Examples not loading - ECS

Hey! I have deployed prodigy to an ECS instance on AWS. Now, I'm trying to load data onto this instance from my local machine. How do I go about doing this? I tried loading data in the same way I did when Prodigy was running locally, but the new data doesn't appear. Do I have to get into the ECS box and insert from there? If it helps, I'm storing the data in a Postgres RDS instance.
Thanks so much!

I'm not a container expert myself (I actually had to double-check the ECS acronym, which I guess is a bad sign!), so bear with me if this takes a few steps to figure out.

Which step is going wrong: streaming examples from a file, or reading from (and writing to) the database?

If the former, I would guess it's a question of getting access to the file inside the container. It probably isn't very elegant to require the source data to be built into the container. You might instead prefer to have your local Prodigy instance and the container both connecting to the same database. You would write prodigy db-in from your local machine, and then in your container, you can use prodigy db-out to fetch the data. You could then make your RUN command write the data to disk, or even just pipe it forward (most recipes can read from stdin). You could also write a custom loader script: https://prodi.gy/docs/cookbook#loaders

If the problem is connecting to the database, first a little bit of background. The choice of DB is configured either via environment variable, inside the recipe or in the prodigy.json file. The default is to use the SQLite database engine, which reads from a local file. Obviously if you're running in a container, keeping the database on the container's file-system won't be the best approach.

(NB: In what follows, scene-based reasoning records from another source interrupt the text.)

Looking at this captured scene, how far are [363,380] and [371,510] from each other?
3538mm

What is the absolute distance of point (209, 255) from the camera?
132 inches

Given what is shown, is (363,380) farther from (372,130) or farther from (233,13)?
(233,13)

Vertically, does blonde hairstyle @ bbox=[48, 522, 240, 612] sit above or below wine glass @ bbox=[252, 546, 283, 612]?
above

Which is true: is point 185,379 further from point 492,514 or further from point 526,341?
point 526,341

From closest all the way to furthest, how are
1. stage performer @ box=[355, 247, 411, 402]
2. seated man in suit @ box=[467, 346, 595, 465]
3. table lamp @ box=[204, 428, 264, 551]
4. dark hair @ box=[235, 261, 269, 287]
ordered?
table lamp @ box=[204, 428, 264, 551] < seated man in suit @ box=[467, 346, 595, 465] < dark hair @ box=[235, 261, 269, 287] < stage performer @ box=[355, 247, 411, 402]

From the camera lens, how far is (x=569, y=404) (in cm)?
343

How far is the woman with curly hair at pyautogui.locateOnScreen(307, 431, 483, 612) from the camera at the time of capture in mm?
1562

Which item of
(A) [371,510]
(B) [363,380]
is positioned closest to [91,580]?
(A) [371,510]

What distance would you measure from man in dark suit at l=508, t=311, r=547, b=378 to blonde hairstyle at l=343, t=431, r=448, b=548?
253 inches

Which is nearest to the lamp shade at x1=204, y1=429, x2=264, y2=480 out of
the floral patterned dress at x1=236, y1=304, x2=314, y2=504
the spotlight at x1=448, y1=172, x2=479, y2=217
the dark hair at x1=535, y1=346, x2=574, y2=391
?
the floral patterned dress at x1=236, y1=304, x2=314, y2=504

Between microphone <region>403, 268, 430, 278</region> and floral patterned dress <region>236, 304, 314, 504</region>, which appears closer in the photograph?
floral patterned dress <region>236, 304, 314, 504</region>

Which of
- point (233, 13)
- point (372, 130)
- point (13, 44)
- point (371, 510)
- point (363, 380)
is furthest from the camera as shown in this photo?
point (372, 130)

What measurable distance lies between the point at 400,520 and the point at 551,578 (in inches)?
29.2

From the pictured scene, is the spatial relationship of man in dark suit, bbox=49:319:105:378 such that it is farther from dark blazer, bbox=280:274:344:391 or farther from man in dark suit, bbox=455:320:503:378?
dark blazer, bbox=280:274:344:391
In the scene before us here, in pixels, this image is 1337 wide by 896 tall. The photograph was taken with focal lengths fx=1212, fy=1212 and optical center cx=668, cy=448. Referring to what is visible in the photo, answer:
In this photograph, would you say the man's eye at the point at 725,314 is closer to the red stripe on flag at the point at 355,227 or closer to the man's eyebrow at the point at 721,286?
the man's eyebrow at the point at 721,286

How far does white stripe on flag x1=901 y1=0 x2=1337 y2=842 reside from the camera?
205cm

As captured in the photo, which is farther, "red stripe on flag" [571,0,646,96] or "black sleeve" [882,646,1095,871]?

So my first thought is: have you checked that inside the container, Prodigy is indeed connecting to your Postgres instance? Inside your recipe you can do something like:

import prodigy.components.db
DB = prodigy.components.db.connect()
print(DB.db_id, DB.db_name)

This should help you figure out whether it's connecting correctly. If it's not, then there's some setting that's not getting passed through. Perhaps you need to include a prodigy.json in the container? An environment variable might also be an elegant way to pass forward the configuration.

If it's connecting to your DB correctly, then I'm much more puzzled. I can't see why it should matter that Prodigy's in a container, as far as talking to the DB is concerned.

Thanks for your response! Whenever I push data to the postgres RDS, that data isn't reflected in the container-ized prodigy UI (aka it doesn't show up as annotatable). Right now, I am having to bake the data into the container as it's built, but (ideally) I would be able to push new data into Postgres (from my local machine) and it would show up in the Prodigy UI on the container. So, I guess my question is how can I add to a Prodigy dataset from my local machine and have it show up in a container-ized version of Prodigy (when I know both are talking to the same database)?

Also, from your message, it sounds like "db-in" may be the solution, but the documentation makes it look like "db-in" is only used for loading things that have already been annotated ("existing annotations"), not data to be annotated. Am I wrong about this?